Text block
The genetic basis of wing spots in Pieris canidia butterflies

Cite this dataset

Wee, Jocelyn Liang Qi; Murugesan, Suriya Narayanan; Wheat, Christopher; Monteiro, Antonia (2023). The genetic basis of wing spots in Pieris canidia butterflies [Dataset]. Dryad. https://doi.org/10.5061/dryad.x3ffbg7pr

Abstract

Spots in pierid butterflies and eyespots in nymphalid butterflies are likely non-homologous wing colour pattern elements, yet they share a few features in common. Both develop black scales that depend on the function of the gene spalt, and both might have central signalling cells. This suggests that both pattern elements may be sharing common genetic circuitry. Hundreds of genes have already been associated with the development of nymphalid butterfly eyespot patterns, but the genetic basis of the simpler spot patterns on the wings of pierid butterflies has not been investigated. To facilitate studies of pierid wing patterns, we report a high-quality draft genome assembly for Pieris canidia, the Indian cabbage white. We then conducted transcriptomic analyses of pupal wing tissues sampled from the spot and non-spot regions of P. canidia at 3-6h post-pupation. A total of 1,352 genes were differentially regulated between wing tissues with and without the black spot, including spalt, Krüppel-like factor 10, genes from the Toll, Notch, TGF-β, and FGFR signalling pathways, and several genes involved in the melanin biosynthetic pathway. We identified 21 genes that are up-regulated in both pierid spots and nymphalid eyespots and propose that spots and eyespots share regulatory modules despite their likely independent origins.

Methods

High Molecular weight (HMW) DNA was extracted from two female pupae using a phenol-chloroform method. Extracted DNA was stored in - 80°C before being pooled and sent for sequencing. Long reads library preparation and sequencing were performed at AIT Novogene, Singapore. 20GB of data, roughly about (70x) coverage was sequenced using the PacBio sequel platform.

Initial genome assembly was carried out using canu (1) and wtdbg2 (2) assemblers separately. The two assemblies were merged using quickmerge (3), with the canu assembly as the reference, and the wtdbg2 assembly as the query. Heterozygosity in the contigs of the resulting assembly was purged using purge_haplotigs (4), and only the haploid contigs were kept. The obtained contigs were polished with three rounds of racon (5) and Pilon (6) using corrected PacBio long reads and Illumina short reads, respectively, to get the final genome assembly, Pcan.v1. 

References

  1. S. Koren, B. P. Walenz, K. Berlin, J. R. Miller, N. H. Bergman, A. M. Phillippy, Canu: Scalable and accurate long-read assembly via adaptive κ-mer weighting and repeat separation. Genome Res. 27, 722–736 (2017).

Extracted information
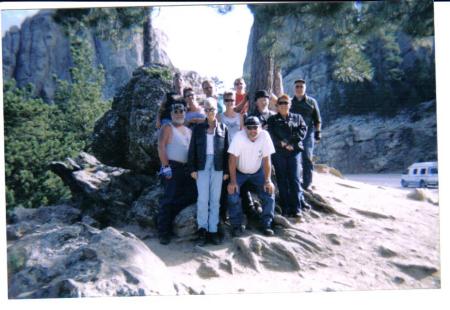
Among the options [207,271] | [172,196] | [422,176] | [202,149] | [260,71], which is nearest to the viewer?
[207,271]

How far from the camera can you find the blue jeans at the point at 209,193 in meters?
6.02

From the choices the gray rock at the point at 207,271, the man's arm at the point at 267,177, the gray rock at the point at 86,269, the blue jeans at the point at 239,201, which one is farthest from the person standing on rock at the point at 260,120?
the gray rock at the point at 86,269

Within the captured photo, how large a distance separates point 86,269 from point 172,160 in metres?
1.96

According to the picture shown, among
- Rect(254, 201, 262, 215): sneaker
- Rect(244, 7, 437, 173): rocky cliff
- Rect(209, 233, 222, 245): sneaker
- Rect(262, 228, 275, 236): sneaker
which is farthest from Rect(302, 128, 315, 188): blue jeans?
Rect(244, 7, 437, 173): rocky cliff

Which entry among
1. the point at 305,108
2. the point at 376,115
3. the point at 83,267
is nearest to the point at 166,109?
the point at 305,108

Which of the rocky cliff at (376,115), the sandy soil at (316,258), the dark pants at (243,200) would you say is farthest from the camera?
the rocky cliff at (376,115)

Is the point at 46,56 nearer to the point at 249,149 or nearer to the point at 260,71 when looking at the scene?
the point at 260,71

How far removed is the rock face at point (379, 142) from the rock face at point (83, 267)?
18.6m

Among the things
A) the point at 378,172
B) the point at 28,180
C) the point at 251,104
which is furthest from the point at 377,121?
the point at 28,180

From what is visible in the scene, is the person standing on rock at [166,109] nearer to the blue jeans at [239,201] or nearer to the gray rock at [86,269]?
the blue jeans at [239,201]

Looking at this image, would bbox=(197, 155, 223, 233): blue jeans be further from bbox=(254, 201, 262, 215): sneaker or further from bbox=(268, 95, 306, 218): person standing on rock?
bbox=(268, 95, 306, 218): person standing on rock

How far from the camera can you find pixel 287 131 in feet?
21.1

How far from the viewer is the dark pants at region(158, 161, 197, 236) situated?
6.29 meters

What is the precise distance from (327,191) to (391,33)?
3084mm
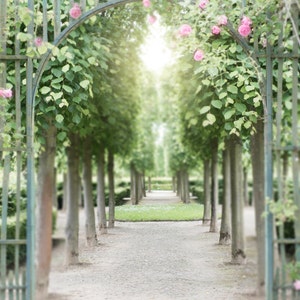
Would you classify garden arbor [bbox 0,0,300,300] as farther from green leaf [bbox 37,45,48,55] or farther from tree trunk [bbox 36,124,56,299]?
tree trunk [bbox 36,124,56,299]

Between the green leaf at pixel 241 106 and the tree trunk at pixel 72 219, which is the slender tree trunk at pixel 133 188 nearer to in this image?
the tree trunk at pixel 72 219

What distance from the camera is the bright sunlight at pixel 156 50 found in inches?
327

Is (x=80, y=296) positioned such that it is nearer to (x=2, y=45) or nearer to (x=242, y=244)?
(x=242, y=244)

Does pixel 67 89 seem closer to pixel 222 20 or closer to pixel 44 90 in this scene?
pixel 44 90

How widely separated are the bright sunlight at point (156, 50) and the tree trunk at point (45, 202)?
2.66 metres

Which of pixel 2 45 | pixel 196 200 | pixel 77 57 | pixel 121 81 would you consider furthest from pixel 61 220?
pixel 2 45

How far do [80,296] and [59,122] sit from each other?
10.2 ft

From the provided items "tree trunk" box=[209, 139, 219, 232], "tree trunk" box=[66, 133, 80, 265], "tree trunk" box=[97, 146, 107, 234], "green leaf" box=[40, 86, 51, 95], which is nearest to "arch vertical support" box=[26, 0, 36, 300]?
"green leaf" box=[40, 86, 51, 95]

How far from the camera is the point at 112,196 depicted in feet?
27.6

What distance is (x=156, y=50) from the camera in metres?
8.81

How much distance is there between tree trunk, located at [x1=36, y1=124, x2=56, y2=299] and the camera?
6.38m

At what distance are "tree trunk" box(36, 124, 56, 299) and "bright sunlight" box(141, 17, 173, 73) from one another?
266cm

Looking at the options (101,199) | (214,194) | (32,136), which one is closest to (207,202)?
(214,194)

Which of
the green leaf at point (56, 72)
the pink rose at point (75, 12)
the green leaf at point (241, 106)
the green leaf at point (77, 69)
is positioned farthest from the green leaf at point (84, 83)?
the green leaf at point (241, 106)
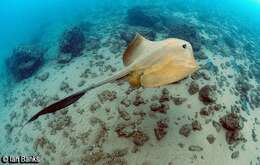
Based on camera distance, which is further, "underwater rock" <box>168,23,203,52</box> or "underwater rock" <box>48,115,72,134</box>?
"underwater rock" <box>168,23,203,52</box>

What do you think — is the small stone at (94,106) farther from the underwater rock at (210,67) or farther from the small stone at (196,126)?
the underwater rock at (210,67)

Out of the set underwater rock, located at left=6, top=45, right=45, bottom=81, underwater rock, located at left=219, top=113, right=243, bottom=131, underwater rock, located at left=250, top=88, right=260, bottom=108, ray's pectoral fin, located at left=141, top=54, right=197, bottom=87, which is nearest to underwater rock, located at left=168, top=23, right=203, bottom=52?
underwater rock, located at left=250, top=88, right=260, bottom=108

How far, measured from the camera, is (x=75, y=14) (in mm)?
24125

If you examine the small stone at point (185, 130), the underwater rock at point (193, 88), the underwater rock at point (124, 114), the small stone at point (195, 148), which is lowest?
the small stone at point (195, 148)

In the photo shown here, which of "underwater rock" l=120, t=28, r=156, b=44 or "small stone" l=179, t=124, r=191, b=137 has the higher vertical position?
"small stone" l=179, t=124, r=191, b=137

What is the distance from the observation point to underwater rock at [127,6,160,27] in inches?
623

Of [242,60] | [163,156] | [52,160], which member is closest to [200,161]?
[163,156]

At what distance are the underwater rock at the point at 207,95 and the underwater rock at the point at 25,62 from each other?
8341 millimetres

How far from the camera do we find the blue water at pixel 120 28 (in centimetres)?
1264

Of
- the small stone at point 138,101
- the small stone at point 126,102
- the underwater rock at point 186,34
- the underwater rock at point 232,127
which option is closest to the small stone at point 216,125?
the underwater rock at point 232,127

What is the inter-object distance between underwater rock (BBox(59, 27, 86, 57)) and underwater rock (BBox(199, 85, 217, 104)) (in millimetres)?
6407

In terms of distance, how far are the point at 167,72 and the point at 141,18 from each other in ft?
40.5

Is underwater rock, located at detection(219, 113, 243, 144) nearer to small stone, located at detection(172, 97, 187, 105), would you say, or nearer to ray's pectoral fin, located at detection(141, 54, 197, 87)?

Problem to work on
Copy out the passage of the Pieris canidia dataset description that begins with the words "Initial genome assembly" and ends with "27, 722–736 (2017).", substituting "two rounds" for "three rounds".

Problem solution
Initial genome assembly was carried out using canu (1) and wtdbg2 (2) assemblers separately. The two assemblies were merged using quickmerge (3), with the canu assembly as the reference, and the wtdbg2 assembly as the query. Heterozygosity in the contigs of the resulting assembly was purged using purge_haplotigs (4), and only the haploid contigs were kept. The obtained contigs were polished with two rounds of racon (5) and Pilon (6) using corrected PacBio long reads and Illumina short reads, respectively, to get the final genome assembly, Pcan.v1. 

References

  1. S. Koren, B. P. Walenz, K. Berlin, J. R. Miller, N. H. Bergman, A. M. Phillippy, Canu: Scalable and accurate long-read assembly via adaptive κ-mer weighting and repeat separation. Genome Res. 27, 722–736 (2017).